Totalmente voltada para o turismo, Salvador é uma cidade que conta com uma rede hoteleira e infra-estrutura para todos os gostos e bolsos. Já no momento dedicado ao café da manhã, começa a inspiração. É como se fosse um passeio por Rio Vermelho, Ondina, chegando até o Farol da Barra. Em Salvador, é comum encontrar hotéis lotados. No Othon Palace, o café da manhã também é cinco estrelas e recheado com os quitutes que só mesmo a Bahia pode e sabe oferecer. O Othon fica justamente na área conhecida como a dos hotéis, o bairro Ondina.

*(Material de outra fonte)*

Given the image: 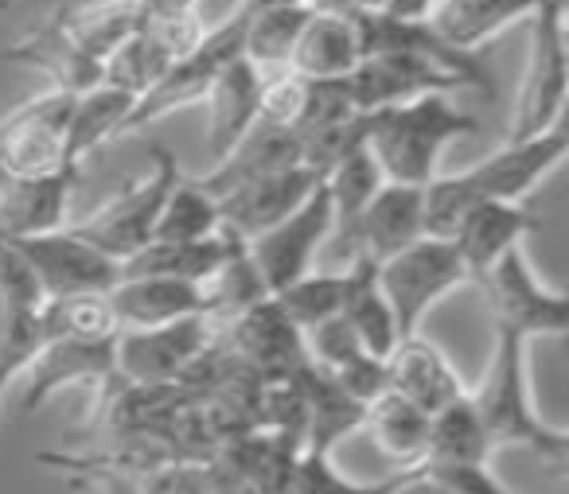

Além da imensa quantidade de bons restaurantes de comida típica baiana, é indispensável uma visita ao Alfredo di Roma em Ondina. Excelente opção para os apaixonados por comida italiana, mas o cardápio não se restringe, apenas, a massas. Nas paredes, quadros com Marília Pêra, Gal Costa, Fafá de Belém e muitos outros famosos que posam fazendo mil e uma brincadeiras com o prato mais pedido: o fettuccine all’ Alfredo. A tradição de fotografar os vips é antiga. A máquina está sempre pronta para o clik. Essa é a terceira geração do tradicional restaurante que surgiu em Roma, na Itália, em 1910, inaugurado por Alfredo Di Lélio. A fama correu mundo e chegou até com área para jardins em seu interior. Mas se engana quem acha que vai encontrar um a Cidade do México, Santiago, Orlando e Rio de Janeiro. O restaurante tem capacidade para 100 pessoas. É considerado top e, nos fins de semana, tamanha a procura, as reservas são aceitas até as 21h30. A arquiteta Maria Clara Mesquita cuidou da decoração confortável, aconchegante com estilo de cantina sofisticada italiana. O Afredo di Roma é sofisticado como o seu cardápio, idealizado pelo chef Nailton Ribeiro, um baiano que se aperfeiçoou na Itália. O maitre-somelier Marcelo não conta o segredo, mas adianta que o autêntico fettuccine, receita do Alfredo, é feito à base de exclusiva manteiga cremosa, sem sal, e queijo parmesão, que tem que ser italiano, é claro.